--- The task ---
Rewrite the magazine excerpt from "The mitochondria can" up to and including "that internalizes it.", putting "vesicle" in place of each "vacuole".

--- Provided text ---
Masters of Health Magazine December 2020 - Page 64

Inflammation induces the extraction of protons from the fatty acids in the viral envelope to produce DDW, while at the same time triggering overproduction of hyaluronic acid, which can trap deuterium-rich water in a gel, accumulating in the alveoli and further depleting deuterium in the remaining fluid interstitial water. The leaky blood barriers that are also induced allow not only macrophages but also mesenchymal stem cells emerging from the bone marrow to congregate in the fluids in the lung interstitial spaces that have been scrubbed of their deuterium. The mesenchymal stem cells gift their mitochondria to the macrophages by releasing them into tunneling nanotubes that stretch across from a source cell to a recipient cell [17]. It is plausible that they can pick up some of that DDW along the way.

The mitochondria can also be released directly into the medium and swept up into a vacuole, formed in a recipient macrophage, after they have restored DDW in their intermembrane space. The vacuole itself can be directly supplying a large quantity of trapped DDW to the cell that internalizes it.

--- Data for review ---
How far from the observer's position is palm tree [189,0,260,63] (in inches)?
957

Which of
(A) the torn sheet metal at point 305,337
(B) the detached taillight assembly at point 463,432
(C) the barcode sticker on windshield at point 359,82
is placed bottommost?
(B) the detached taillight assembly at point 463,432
==
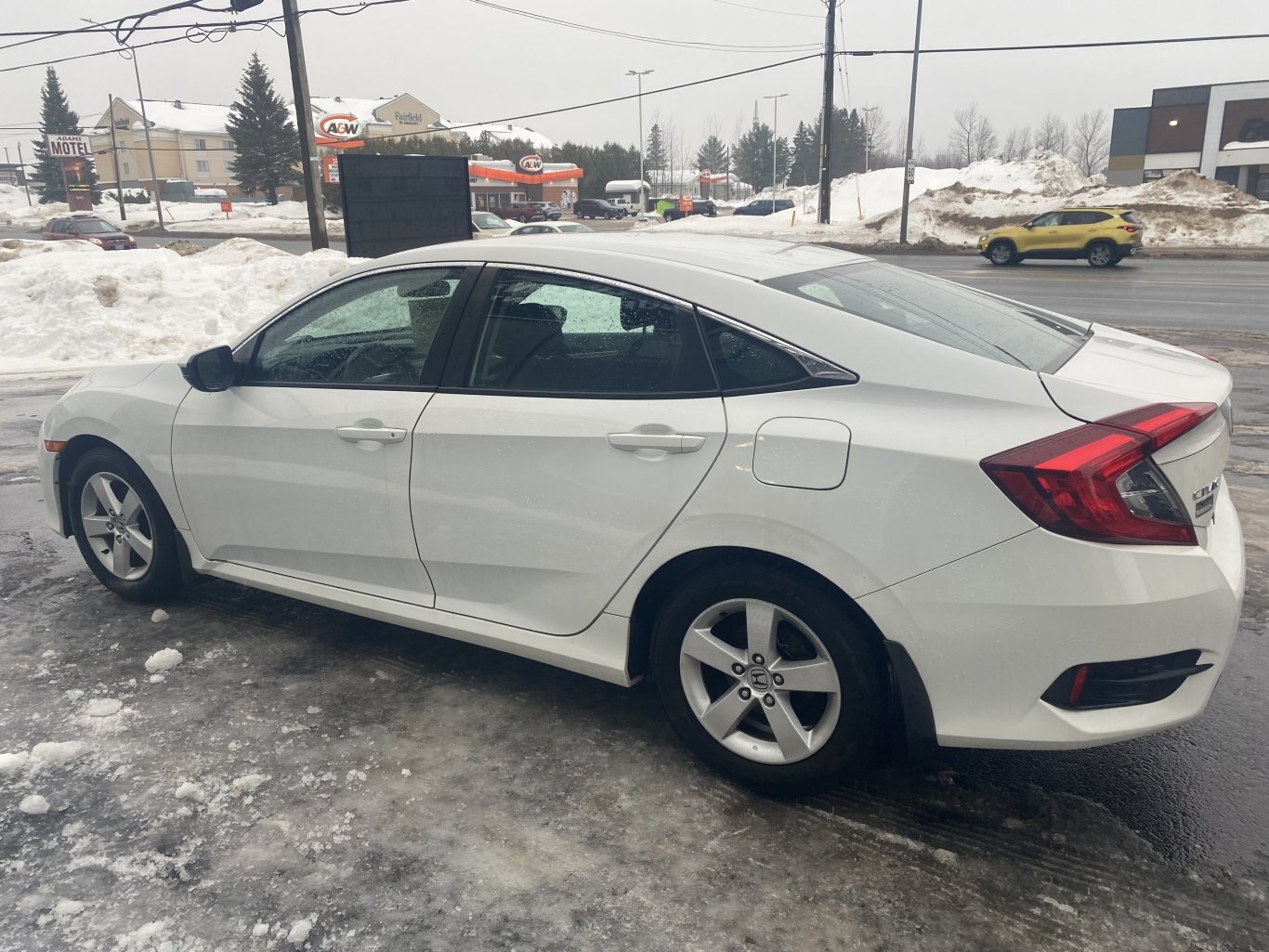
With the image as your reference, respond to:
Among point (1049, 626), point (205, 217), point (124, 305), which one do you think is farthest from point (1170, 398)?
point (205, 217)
* * *
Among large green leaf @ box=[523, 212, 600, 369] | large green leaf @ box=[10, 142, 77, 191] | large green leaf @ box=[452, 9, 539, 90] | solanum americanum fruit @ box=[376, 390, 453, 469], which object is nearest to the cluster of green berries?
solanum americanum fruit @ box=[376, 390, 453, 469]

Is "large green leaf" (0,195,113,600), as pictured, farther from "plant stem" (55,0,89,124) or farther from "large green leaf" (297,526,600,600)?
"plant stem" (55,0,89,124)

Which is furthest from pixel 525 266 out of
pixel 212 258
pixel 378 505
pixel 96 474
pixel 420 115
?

--- Solved problem ---
The mitochondria can also be released directly into the medium and swept up into a vesicle, formed in a recipient macrophage, after they have restored DDW in their intermembrane space. The vesicle itself can be directly supplying a large quantity of trapped DDW to the cell that internalizes it.